In 2019, its support slumped to 16.2 per cent after a scandal brought down a government in which it was the junior coalition partner. Then-vice chancellor and Freedom Party leader Heinz-Christian Strache resigned following the publication of a secretly recorded video in which he appeared to offer favours to a purported Russian investor.

The far right has tapped into voter frustration over high inflation, the war in Ukraine and the Covid pandemic. It has also built on worries about migration.

In its election programme, the Freedom Party calls for “remigration of uninvited foreigners”, for achieving a more “homogeneous” nation by tightly controlling borders and suspending the right to asylum via an “emergency law”.

Gernot Bauer, a journalist with Austrian magazine Profil who recently co-published an investigative biography of the far-right leader, said that under Kickl's leadership, the Freedom Party has moved “even further to the right”.

He describes Kickl's rhetoric as “aggressive” and says some of his language is deliberately provocative.

The Freedom Party also calls for an end to sanctions against Russia, is highly critical of western military aid to Ukraine and wants to bow out of the European Sky Shield Initiative, a missile defence project launched by Germany.

The leader of the Social Democrats, a party that led many of Austria's post-World War II governments, has positioned himself as the polar opposite to Kickl. Andreas Babler has ruled out governing with the far right and labeled Kickl “a threat to democracy”.

While the Freedom Party has recovered, the popularity of Nehammer's People's Party, which currently leads a coalition government with the environmentalist Greens as junior partners, has declined since 2019.

During the election campaign, Nehammer portrayed his party, which has taken a tough line on immigration in recent years, as “the strong centre” that will guarantee stability amid multiple crises.

But it is these crises, ranging from the COVID-19 pandemic to Russia's invasion of Ukraine and resulting rising energy prices, that have cost the conservatives support, said Peter Filzmaier, one of Austria's leading political scientists.

Under their leadership, Austria has experienced high inflation averaging 4.2 per cent over the past 12 months, surpassing the EU average.

The government also angered many Austrians in 2022 by becoming the first European country to introduce a coronavirus vaccine mandate, which was scrapped a few months later without ever being put into effect. And Nehammer is the third chancellor since the last election, taking office in 2021 after predecessor Sebastian Kurz — the winner in 2019 — quit politics amid a corruption investigation.

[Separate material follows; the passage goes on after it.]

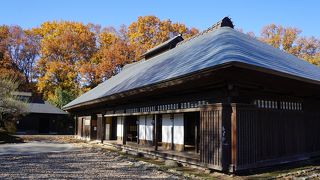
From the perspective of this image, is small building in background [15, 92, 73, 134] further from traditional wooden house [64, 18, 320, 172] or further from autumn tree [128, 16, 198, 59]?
traditional wooden house [64, 18, 320, 172]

But the recent flooding caused by Storm Boris that hit Austria and other countries in Central Europe brought the environment back into the election debate and helped Nehammer slightly narrow the gap with the Freedom Party by presenting himself as a “crisis manager”, Filzmaier said.

The People's Party is the far right's only way into government.

Nehammer has repeatedly excluded joining a government led by Kickl, describing him as a “security risk” for the country, but hasn't ruled out a coalition with the Freedom Party in and of itself, which would imply Kickl renouncing a position in government.

The likelihood of Kickl agreeing to such a deal if he wins the election is very low, Filzmaier said.

But should the People's Party finish first, then a coalition between the People's Party and the Freedom Party could happen, Filzmaier said. The most probable alternative would be a three-way alliance between the People's Party, the Social Democrats and most likely the liberal Neos.

“It's going to be a tight race — that's why I absolutely want to vote,” voter Isabell Hacker said in Vienna. She said she hopes for “everything except Kickl”.